*SUPPLIED DATA*.
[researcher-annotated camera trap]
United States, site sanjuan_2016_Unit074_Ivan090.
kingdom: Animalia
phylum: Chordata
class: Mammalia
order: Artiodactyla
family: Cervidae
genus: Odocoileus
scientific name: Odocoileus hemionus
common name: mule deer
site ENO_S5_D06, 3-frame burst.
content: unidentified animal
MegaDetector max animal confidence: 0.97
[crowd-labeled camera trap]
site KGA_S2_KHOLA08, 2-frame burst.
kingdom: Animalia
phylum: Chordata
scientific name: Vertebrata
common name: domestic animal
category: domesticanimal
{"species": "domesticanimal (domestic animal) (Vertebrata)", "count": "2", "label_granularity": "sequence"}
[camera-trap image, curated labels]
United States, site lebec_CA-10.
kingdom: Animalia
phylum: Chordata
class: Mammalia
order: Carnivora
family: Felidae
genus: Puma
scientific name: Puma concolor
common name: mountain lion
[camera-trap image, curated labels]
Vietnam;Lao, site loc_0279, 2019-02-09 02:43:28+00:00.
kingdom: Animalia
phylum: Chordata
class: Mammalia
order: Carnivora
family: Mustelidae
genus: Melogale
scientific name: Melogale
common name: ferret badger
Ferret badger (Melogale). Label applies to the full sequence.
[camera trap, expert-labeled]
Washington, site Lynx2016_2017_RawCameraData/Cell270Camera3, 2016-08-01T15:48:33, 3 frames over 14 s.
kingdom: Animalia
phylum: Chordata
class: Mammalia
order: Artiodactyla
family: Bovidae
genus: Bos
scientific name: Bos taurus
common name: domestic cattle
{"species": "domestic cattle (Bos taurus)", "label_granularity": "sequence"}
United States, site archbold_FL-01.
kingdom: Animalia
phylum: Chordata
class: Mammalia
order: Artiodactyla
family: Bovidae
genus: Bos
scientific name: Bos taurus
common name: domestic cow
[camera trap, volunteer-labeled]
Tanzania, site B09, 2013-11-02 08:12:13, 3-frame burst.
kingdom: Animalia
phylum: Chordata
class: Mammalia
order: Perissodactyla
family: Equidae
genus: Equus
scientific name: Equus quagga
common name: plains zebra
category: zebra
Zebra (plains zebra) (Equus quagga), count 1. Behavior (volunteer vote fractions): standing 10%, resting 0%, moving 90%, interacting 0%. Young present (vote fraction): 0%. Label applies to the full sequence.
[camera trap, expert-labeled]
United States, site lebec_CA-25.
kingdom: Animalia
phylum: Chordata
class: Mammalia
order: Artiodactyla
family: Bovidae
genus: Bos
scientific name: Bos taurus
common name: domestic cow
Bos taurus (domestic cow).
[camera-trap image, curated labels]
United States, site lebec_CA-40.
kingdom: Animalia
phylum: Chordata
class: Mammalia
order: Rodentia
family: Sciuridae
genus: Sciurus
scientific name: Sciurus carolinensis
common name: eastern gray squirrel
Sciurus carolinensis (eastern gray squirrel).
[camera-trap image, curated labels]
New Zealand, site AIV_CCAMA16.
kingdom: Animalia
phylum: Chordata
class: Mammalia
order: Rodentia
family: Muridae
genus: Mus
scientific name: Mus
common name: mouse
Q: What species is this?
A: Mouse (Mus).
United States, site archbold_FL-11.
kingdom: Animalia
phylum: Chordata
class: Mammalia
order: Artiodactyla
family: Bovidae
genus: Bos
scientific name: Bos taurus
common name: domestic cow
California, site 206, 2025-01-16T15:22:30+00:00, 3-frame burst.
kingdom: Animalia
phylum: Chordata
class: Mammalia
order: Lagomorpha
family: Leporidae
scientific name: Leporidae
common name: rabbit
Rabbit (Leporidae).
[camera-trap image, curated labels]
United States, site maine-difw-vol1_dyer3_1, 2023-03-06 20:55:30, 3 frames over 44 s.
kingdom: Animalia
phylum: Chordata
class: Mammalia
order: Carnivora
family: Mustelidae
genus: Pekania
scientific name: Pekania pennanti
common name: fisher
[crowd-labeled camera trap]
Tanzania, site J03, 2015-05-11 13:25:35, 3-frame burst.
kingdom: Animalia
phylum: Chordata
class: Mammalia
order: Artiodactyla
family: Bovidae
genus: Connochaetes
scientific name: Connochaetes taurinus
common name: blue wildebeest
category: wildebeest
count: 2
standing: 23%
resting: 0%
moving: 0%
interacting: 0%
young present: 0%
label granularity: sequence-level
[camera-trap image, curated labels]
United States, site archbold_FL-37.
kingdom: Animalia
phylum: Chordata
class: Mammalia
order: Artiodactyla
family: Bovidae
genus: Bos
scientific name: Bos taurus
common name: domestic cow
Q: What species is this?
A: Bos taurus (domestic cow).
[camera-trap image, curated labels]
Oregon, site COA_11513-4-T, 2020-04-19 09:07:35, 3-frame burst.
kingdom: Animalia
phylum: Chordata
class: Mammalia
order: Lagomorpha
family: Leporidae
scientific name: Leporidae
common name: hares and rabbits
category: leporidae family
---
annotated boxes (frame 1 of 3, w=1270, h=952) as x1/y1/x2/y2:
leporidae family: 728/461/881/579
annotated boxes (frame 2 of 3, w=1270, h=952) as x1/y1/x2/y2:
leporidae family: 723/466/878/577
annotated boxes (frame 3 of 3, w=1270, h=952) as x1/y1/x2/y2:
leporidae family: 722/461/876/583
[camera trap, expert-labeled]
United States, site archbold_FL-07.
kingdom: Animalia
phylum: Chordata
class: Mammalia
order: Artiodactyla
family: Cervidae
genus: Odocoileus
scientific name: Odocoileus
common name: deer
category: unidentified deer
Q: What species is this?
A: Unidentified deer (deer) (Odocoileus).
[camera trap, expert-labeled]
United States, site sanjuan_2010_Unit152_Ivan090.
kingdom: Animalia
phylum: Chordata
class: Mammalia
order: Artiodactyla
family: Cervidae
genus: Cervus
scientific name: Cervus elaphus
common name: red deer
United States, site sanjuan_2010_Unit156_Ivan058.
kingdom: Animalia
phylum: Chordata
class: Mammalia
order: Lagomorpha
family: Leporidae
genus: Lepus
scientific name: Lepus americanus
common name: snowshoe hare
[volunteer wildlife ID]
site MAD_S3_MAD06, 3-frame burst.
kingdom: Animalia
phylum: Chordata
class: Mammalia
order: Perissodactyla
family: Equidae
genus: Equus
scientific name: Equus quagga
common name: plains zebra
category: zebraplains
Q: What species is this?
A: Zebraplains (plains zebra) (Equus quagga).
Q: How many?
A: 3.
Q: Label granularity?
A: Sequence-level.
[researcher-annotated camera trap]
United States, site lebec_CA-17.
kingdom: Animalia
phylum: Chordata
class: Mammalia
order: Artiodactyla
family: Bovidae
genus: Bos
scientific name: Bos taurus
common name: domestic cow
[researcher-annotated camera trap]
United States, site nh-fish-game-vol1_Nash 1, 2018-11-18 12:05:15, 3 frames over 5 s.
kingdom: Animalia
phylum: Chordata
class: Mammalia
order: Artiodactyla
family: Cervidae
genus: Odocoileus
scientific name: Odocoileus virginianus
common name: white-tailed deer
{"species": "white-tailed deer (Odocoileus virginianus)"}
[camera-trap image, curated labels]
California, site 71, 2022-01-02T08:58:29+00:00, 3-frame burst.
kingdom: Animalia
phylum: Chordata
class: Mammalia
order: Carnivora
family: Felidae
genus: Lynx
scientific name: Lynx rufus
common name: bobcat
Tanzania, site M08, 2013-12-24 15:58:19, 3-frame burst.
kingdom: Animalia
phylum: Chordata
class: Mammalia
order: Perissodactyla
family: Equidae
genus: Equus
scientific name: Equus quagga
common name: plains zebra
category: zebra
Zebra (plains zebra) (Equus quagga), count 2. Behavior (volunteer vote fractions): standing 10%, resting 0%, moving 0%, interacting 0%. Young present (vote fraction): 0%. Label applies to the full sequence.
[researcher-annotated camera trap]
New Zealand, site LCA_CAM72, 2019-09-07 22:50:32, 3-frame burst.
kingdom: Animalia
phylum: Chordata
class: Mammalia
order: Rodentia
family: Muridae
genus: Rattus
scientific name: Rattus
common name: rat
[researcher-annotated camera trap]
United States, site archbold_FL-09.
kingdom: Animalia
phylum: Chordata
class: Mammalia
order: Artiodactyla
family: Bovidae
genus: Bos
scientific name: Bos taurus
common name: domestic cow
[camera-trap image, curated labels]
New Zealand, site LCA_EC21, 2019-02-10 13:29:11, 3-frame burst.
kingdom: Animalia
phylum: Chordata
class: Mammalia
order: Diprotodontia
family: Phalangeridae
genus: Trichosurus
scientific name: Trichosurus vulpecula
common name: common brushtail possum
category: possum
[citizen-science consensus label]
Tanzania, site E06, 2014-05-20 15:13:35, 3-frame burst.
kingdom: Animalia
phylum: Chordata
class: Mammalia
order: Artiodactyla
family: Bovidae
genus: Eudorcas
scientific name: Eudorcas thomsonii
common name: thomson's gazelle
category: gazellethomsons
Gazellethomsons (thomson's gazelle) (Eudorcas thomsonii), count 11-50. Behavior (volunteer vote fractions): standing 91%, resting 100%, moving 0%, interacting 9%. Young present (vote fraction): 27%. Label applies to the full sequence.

*WORK REQUIRED*. Would you copy, unchanged, the stretch of the records above that begins at the line containing "label granularity: sequence-level" and ends at the line containing "A: Bos taurus (domestic cow).", and only that?

*RESPONSE TO THIS EXERCISE*.
label granularity: sequence-level
[camera-trap image, curated labels]
United States, site archbold_FL-37.
kingdom: Animalia
phylum: Chordata
class: Mammalia
order: Artiodactyla
family: Bovidae
genus: Bos
scientific name: Bos taurus
common name: domestic cow
Q: What species is this?
A: Bos taurus (domestic cow).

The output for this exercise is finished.